__About this exercise__:
Answer these from the convolution passage:
(a) In principle, what does convolution involve?
(b) Which of the listed effects does the passage choose to focus on?
(c) What key components does it say human vision boils down to?

__Source passage__:

C++11 Convolution

Convolution

Image convolution is one the easiest techniques to learn in computer vision and it's a technique that illustrates the power of local feature detection better than weeks of lecture. In principle, convolution involves nothing more than repeatedly applying an NxN matrix to a pixel and its neighbors. Depending on the matrix scalars several different effects can be achieved:

  • Blur
  • Edge Detection <--- Let's focus on this
  • Sharpen

Edge detection is one of the fundamental building blocks of image processing, computer vision, and pattern recognition. If you think about it, human vision really boils down to a few key components: edge detection, depth perception, and color. By understanding the boundary between an object and its surroundings we are able to perceive features that inform our mental model of the world and help us classify objects. The same is true for computer vision.

__Source material__:
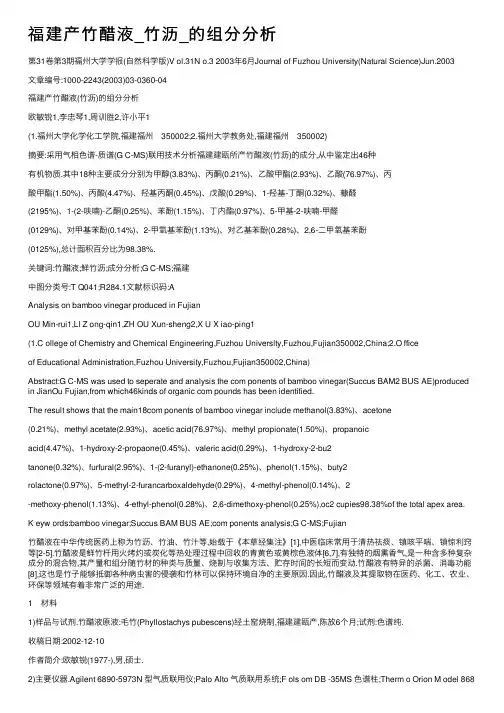 福建产竹醋液_竹沥_的组分分析
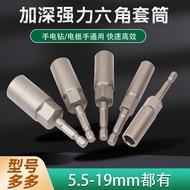 Electric Wrench Lengthened Powerful Socket Head Thin-Walled Hexagonal Deepening Air Batch Hand Drill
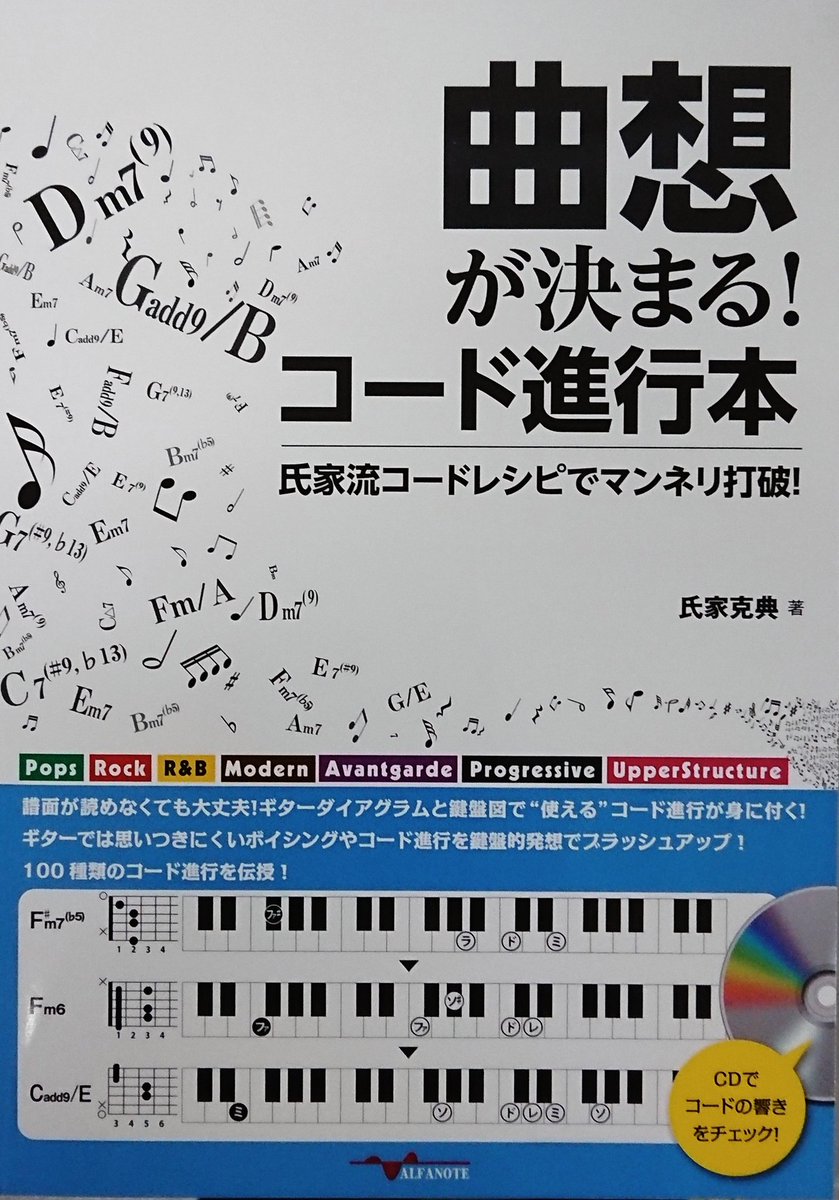 楽譜太郎 楽譜 音楽書最新情報 Auf Twitter アルファノート 新刊 曲想が決まる コード進行本 氏家流コードレシピでマンネリ打破 本体2 980円 知らなかったコードや組み合わせの引き出しが増える 曲想を練ることで作曲の表現力が増す 8小節のコード 楽譜太郎 楽譜 音楽書最新情報 Auf Twitter アルファノート 新刊 曲想が決まる コード進行本 氏家流コードレシピでマンネリ打破 本体2 980円 知らなかったコードや組み合わせの引き出しが増える 曲想を練ることで作曲の表現力が増す 8小節のコード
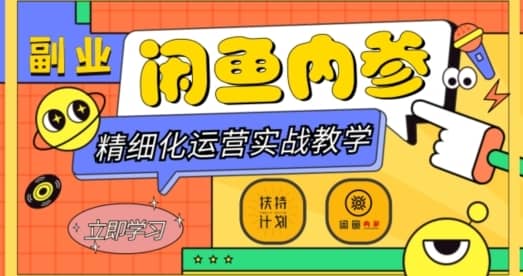 闲鱼精细化运营入门+高阶实战教学，从底层逻辑到轻松变现，多维度玩转闲鱼副业-佛系网创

__Solution__:
(a) Repeatedly applying an NxN matrix to a pixel and its neighbors.
(b) Edge detection.
(c) Edge detection, depth perception, and color.